I am in a situation where we have about one foot of topsoil, and then we hit bedrock. I've looked into buying soil, but it seems to be very expensive! Any tips on places to find cheap soil, or cheap compost ingredients?
My other thought was to grow my own soil by sowing plants that produce large amounts of biomass, and then using them to create gigantic amounts of compost. I may have to add nutrients to go this path, but it seems to me like it would still be less expensive; however, it would of course be a lengthy and sweat intensive process. Any suggestions on which plants to grow?
The land is relatively flat, so I could mow it fairly frequently and collect the clippings.
If you can get free horse manure you can make a decent compost easily. Often you can find stable bedding which works fairly well. It is a mixture of straw, sawdust or whatever the stable owners use as bedding plus manure (and urine). Try contacting people with horses/stables. Some municipalities have piles of the stuff that people dump. Often you can get this for free and it often it has been piled for a while and has started composting already.

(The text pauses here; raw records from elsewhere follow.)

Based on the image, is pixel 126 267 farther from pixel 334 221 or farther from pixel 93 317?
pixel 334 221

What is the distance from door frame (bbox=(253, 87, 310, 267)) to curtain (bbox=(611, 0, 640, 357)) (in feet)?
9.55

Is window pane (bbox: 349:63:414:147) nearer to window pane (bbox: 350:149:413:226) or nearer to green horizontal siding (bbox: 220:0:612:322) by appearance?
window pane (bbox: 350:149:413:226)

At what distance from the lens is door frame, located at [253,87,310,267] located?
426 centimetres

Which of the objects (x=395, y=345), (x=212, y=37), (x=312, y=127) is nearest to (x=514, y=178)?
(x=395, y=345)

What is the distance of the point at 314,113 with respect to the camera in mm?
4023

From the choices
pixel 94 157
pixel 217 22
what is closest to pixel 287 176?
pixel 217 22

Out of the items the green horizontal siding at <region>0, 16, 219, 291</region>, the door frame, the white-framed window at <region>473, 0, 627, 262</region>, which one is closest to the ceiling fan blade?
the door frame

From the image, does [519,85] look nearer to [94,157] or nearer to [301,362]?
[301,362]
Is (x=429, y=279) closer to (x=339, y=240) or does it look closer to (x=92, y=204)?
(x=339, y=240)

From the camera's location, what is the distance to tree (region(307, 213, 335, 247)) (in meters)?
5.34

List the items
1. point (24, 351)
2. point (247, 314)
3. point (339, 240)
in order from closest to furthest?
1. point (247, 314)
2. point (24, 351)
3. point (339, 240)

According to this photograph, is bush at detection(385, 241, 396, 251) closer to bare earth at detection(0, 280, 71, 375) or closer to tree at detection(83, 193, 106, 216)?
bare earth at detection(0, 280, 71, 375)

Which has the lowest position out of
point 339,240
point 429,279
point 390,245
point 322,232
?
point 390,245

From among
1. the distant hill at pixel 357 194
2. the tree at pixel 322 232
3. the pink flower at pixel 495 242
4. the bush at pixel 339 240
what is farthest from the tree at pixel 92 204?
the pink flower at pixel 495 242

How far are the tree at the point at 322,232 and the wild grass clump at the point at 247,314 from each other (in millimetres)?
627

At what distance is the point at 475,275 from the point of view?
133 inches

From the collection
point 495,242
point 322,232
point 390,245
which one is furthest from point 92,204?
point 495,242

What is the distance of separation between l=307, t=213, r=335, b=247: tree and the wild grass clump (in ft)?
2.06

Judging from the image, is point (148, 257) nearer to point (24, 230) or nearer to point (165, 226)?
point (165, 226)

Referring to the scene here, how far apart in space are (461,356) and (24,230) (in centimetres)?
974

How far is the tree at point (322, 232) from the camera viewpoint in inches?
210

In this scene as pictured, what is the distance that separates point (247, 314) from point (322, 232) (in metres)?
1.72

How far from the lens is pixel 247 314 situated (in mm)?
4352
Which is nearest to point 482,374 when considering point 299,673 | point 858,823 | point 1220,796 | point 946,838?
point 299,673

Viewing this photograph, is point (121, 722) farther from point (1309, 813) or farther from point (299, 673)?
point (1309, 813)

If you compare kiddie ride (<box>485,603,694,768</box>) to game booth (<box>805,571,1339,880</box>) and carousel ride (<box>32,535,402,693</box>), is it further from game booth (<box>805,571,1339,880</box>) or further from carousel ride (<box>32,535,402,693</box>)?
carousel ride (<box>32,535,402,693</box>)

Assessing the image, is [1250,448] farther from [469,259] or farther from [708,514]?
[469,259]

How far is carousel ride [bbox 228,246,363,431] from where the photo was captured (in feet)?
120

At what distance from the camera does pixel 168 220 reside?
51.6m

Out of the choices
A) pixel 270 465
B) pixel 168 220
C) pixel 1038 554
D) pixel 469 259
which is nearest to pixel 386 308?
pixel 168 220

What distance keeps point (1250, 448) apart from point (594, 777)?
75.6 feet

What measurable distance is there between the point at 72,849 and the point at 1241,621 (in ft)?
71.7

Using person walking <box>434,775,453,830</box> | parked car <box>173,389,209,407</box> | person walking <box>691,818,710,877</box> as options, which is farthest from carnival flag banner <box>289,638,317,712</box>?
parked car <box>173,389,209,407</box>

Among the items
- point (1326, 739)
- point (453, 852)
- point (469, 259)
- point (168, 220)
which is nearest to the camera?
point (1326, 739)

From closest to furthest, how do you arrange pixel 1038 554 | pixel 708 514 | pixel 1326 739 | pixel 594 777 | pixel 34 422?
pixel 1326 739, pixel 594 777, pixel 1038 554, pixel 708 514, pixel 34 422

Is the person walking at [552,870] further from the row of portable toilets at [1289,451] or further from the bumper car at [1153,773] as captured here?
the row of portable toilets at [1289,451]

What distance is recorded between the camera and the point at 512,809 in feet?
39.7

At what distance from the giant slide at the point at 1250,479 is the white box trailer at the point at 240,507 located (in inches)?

Growing biomass to increase the soil volume will take a long time. The biomass breaks down fairly quickly - generally you can grow slightly more than is consumed if you try. So the net gain is small year to year. It is worth doing, but you shouldn't expect big gains.
Is it to store water, if you mulch you can slow down the evaporation rate thus you would have more water.
Also a lot of tree can grow with very little water (drought tolerant) so choose your species/cultivar wisely.
Do you want more soil to hold more nutrients?
Nitrogen in produce by living organism just make sure that 25%-40% of your garden in covered by Nitrogen fixers eg legumes.
Your bedrock is really just a huge store filled with mineral,
So as long as your plant's roots(including symbiotic fungi) can make it down to it, they will get the minerals.
Fungus/mushrooms do a great job at using acids to dissolve the bedrock for mineral in exchange for sugar from the plant roots.
biomass does not really stick around in the soil for long esp new growth like what you are talking about.
You best bet would be biochar. After creating the biochar maybe you can then mix it in in a 1 to 1 ratio.
But I am pretty sure that would negatively affect the plant.
Healthy soil is 25% water + 25% air +5% organic matter +45% minerals.
So the best way to increase the soil is to make it more porous so that it can hold more water and air.
Daikon radishes sound like a job plant for the job.